» The exercise:
Can you rewrite the stretch from the line containing "Picking from point" through the end of the records, replacing "viewpoint" with "camera" and leaving everything else unchanged?

[Scene-based spatial questions]
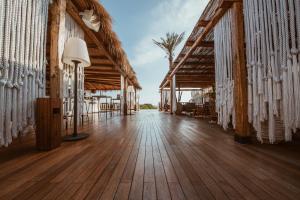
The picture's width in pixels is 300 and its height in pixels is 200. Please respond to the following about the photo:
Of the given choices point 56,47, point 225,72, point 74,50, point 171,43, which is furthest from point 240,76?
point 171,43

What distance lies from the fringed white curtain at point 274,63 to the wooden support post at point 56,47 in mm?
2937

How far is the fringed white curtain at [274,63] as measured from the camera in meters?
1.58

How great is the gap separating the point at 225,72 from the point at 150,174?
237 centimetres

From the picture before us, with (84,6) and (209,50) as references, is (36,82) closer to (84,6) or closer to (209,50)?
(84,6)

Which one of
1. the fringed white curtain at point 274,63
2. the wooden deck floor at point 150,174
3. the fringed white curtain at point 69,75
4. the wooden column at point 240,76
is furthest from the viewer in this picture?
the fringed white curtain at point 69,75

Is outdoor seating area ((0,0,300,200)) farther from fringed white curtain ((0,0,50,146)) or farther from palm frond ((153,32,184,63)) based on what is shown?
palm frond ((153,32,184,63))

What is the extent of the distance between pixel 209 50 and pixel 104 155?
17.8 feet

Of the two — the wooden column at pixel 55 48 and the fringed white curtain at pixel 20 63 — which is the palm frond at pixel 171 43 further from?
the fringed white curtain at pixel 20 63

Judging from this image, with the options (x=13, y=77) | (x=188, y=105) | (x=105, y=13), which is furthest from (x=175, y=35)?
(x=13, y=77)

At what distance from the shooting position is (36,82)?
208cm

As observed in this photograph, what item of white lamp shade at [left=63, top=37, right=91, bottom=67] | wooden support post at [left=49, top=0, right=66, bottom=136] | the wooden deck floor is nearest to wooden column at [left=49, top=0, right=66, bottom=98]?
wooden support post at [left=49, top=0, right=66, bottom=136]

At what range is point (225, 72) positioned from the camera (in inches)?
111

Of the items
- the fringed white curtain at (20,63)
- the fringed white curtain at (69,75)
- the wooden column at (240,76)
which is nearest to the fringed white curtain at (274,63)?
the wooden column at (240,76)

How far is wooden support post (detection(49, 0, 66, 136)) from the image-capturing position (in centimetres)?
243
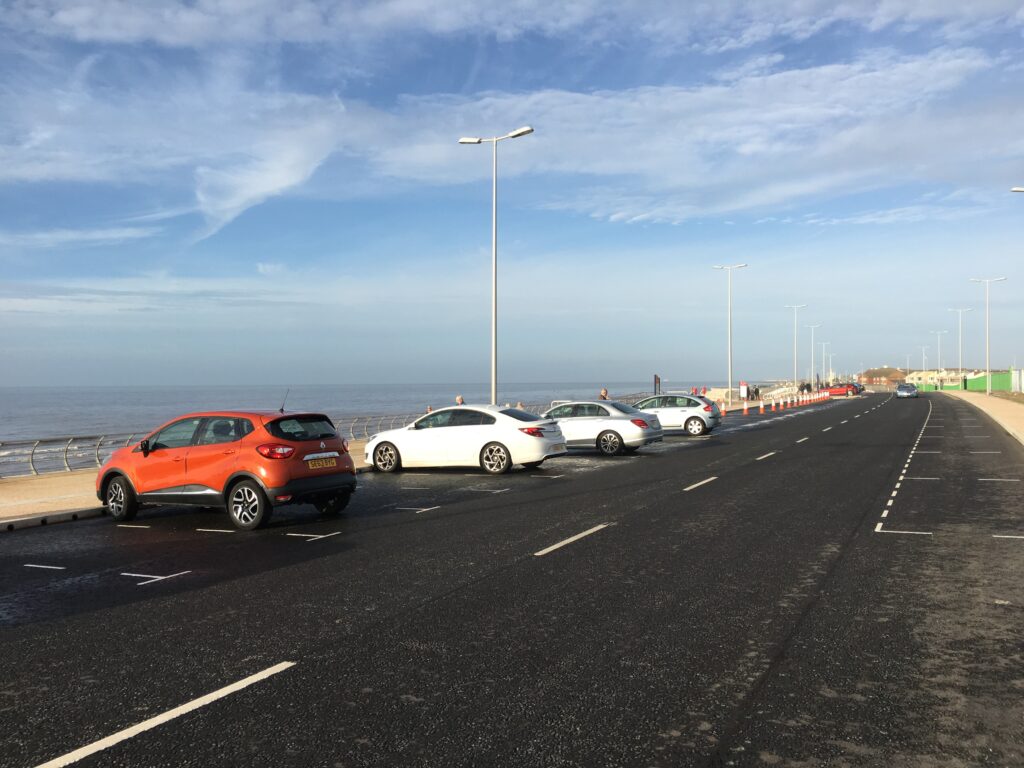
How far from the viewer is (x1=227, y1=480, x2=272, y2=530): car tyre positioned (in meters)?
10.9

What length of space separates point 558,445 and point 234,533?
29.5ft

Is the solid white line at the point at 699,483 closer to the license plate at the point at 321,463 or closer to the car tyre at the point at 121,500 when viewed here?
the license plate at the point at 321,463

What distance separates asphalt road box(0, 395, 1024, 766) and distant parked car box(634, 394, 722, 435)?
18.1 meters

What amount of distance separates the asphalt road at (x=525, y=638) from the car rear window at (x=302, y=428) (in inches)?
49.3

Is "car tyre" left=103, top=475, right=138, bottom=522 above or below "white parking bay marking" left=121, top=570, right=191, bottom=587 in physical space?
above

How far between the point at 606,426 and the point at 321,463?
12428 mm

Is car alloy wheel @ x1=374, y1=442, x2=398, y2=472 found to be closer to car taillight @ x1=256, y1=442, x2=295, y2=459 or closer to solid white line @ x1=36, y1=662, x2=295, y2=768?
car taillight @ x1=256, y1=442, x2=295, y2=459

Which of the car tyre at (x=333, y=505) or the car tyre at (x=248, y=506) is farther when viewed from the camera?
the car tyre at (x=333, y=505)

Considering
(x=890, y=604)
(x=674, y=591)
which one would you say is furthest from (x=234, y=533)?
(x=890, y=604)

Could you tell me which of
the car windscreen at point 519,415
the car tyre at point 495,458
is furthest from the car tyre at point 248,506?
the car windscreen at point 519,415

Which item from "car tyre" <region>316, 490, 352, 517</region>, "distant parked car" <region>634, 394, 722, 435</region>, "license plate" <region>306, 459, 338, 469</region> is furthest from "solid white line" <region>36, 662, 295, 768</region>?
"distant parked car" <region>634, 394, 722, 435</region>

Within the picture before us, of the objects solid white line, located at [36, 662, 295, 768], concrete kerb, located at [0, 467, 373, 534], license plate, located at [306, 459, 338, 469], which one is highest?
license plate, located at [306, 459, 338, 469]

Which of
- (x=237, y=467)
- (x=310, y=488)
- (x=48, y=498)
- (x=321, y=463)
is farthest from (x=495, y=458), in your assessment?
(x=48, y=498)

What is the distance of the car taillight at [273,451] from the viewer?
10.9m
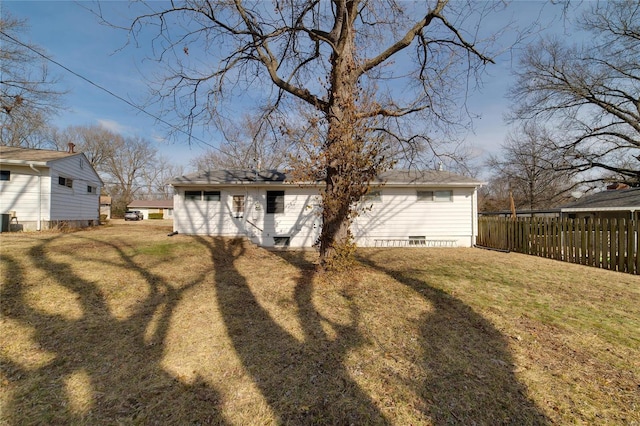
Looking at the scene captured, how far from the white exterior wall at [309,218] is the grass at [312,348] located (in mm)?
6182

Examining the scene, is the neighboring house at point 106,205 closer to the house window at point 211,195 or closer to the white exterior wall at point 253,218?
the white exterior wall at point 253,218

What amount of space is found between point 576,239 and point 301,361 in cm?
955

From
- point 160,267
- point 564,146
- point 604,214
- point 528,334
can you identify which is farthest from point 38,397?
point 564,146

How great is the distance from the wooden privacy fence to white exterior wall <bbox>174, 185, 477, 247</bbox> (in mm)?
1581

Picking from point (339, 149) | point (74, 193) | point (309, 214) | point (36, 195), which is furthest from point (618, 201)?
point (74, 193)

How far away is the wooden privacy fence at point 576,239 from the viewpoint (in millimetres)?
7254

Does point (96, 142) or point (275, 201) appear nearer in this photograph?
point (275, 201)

» Complete answer:
Picking from point (339, 149) | point (74, 193) | point (309, 214) | point (36, 195), which is furthest from point (618, 201)?
point (74, 193)

How far away is the wooden privacy fence at point 576,239 from the camera (in millimetres)?
7254

Does point (96, 142) or point (275, 201) appear nearer in this photograph?
point (275, 201)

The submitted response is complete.